Russia state of mindGuida al russo che (da secoli) si parla in Alaska

Prima che la regione diventasse territorio statunitense, era parte dell’Impero russo. Alcuni russi si erano stabiliti sulle coste del Paese, mantenendo nel tempo le tradizioni e il linguaggio, che col tempo è cambiato molto (almeno rispetto a quello parlato in madrepatria)

Ma cosa se ne facevano i russi di quello scatolone di ghiaccio? Gli abitanti erano pochi, più o meno 10mila abitanti di cui 2.500 di origine russa, sparsi per una ventina di villaggi nelle isole e nelle coste meridionali. Come avrebbero resistito a un assalto straniero? Fu con questi pensieri che lo zar Alessandro II, nel 1867, si decise a vendere l’Alaska. Meglio guadagnarci qualcosa finché era ancora in tempo anziché vedersela sottratta dalle armate di un esercito straniero.

Il nemico principale era, come sempre a quell’epoca, la Gran Bretagna. Per questo raggiunse un accordo con gli Usa e cedette l’Alaska (con tutto il petrolio sotto, ma allora non poteva saperlo) per una cifra pari a 7.200.000 milioni di dollari. Non fu un affare per nessuno: anche i giornali americani dell’epoca criticarono la scelta del governo Usa. Il ghiaccio non lo volevano – al limite nei cocktail.

Il passaggio di mano fu anche un passaggio di colonizzazione del territorio: agli abitanti originari si aggiunsero quelli di origine statunitense, tanto che oggi, a quasi 150 anni da quell’accordo, si contano quasi 750mila residenti. Ma quanti, di questi, parlano ancora russo?

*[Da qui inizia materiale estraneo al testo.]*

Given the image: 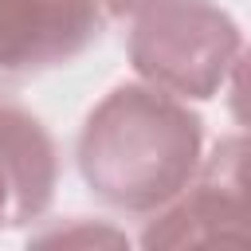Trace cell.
<instances>
[{
  "label": "cell",
  "instance_id": "1",
  "mask_svg": "<svg viewBox=\"0 0 251 251\" xmlns=\"http://www.w3.org/2000/svg\"><path fill=\"white\" fill-rule=\"evenodd\" d=\"M200 149V114L153 82H122L82 122L78 173L102 204L153 216L188 188Z\"/></svg>",
  "mask_w": 251,
  "mask_h": 251
},
{
  "label": "cell",
  "instance_id": "2",
  "mask_svg": "<svg viewBox=\"0 0 251 251\" xmlns=\"http://www.w3.org/2000/svg\"><path fill=\"white\" fill-rule=\"evenodd\" d=\"M239 55V24L212 0H153L133 16L129 63L176 98H212Z\"/></svg>",
  "mask_w": 251,
  "mask_h": 251
},
{
  "label": "cell",
  "instance_id": "3",
  "mask_svg": "<svg viewBox=\"0 0 251 251\" xmlns=\"http://www.w3.org/2000/svg\"><path fill=\"white\" fill-rule=\"evenodd\" d=\"M251 247V133L224 137L188 188L141 231V247Z\"/></svg>",
  "mask_w": 251,
  "mask_h": 251
},
{
  "label": "cell",
  "instance_id": "4",
  "mask_svg": "<svg viewBox=\"0 0 251 251\" xmlns=\"http://www.w3.org/2000/svg\"><path fill=\"white\" fill-rule=\"evenodd\" d=\"M102 24V0H0V78L71 63Z\"/></svg>",
  "mask_w": 251,
  "mask_h": 251
},
{
  "label": "cell",
  "instance_id": "5",
  "mask_svg": "<svg viewBox=\"0 0 251 251\" xmlns=\"http://www.w3.org/2000/svg\"><path fill=\"white\" fill-rule=\"evenodd\" d=\"M55 180L59 157L43 122L16 102H0V227L39 220Z\"/></svg>",
  "mask_w": 251,
  "mask_h": 251
},
{
  "label": "cell",
  "instance_id": "6",
  "mask_svg": "<svg viewBox=\"0 0 251 251\" xmlns=\"http://www.w3.org/2000/svg\"><path fill=\"white\" fill-rule=\"evenodd\" d=\"M227 110L251 133V47L239 51L235 63H231V75H227Z\"/></svg>",
  "mask_w": 251,
  "mask_h": 251
},
{
  "label": "cell",
  "instance_id": "7",
  "mask_svg": "<svg viewBox=\"0 0 251 251\" xmlns=\"http://www.w3.org/2000/svg\"><path fill=\"white\" fill-rule=\"evenodd\" d=\"M153 0H102L106 16H137L141 8H149Z\"/></svg>",
  "mask_w": 251,
  "mask_h": 251
}]
</instances>
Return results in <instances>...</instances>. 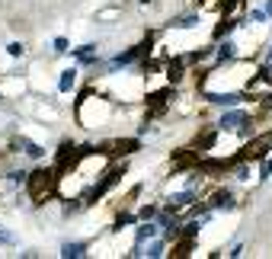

In realtà – nonostante sia passato del tempo – non sono pochi. Una quantità considerevole degli alaskesi si considera russo o russo-americano e parla (anche) russo fuori casa. Tra questi, però, sono pochi quelli che vantano una discendenza, anche solo culturale, con gli antichi abitanti pre-accordo.

Un caso particolare è quello del villaggio di Ninilchik, dove si parla una forma di dialetto fin dall’arrivo dei primi “coloni” nel 1847. Un linguaggio che si è mantenuto in vita nel corso dei decenni, trasmesso di generazione in generazione, mantenendo (anzi, sviluppando) alcune peculiarità rispetto alla lingua parlata nei territori della Grande Madre Russia.

Come fanno notare su questo paper, la cosa più interessante della lingua parlata a Ninilchik è che, per decenni, non ci sono stati contatti con altri popoli russofoni. I primi sarebbero avvenuti negli anni ’90 del XX secolo, quando alcune navi sovietiche attraccarono nei dintorni della cittadina e alcuni marinai si sposarono con gente del luogo. Cose sporadiche e di breve durata, ma comunque occasioni per misurare le differenze tra le due parlate.

I russi d’Alaska si lamentarono, in quei casi, di “non capire quasi nulla” di quanto dicevano i russi di Russia. “Parlano troppo veloce, riusciamo a distinguere solo qualche parola”. Insomma, le due lingue erano ormai così lontane da superare il limite della mutua comprensione. In questi casi, sostengono i linguisti, si può già parlare di linguaggi distinti.

Purtroppo, nel corso degli ultimi anni il russo d’Alaska è andato scomparendo. I residenti hanno ridotto il suo utilizzo solo a saluti, nomi di cibi tradizionali e appellativi ai loro parenti. Sono rimaste poche espressioni cristallizzate che, ogni tanto, fanno capolino nei loro discorsi. Il russo d’Alaska sta morendo, ma la vera notizia è che è rimasto vivo per tantissimo tempo.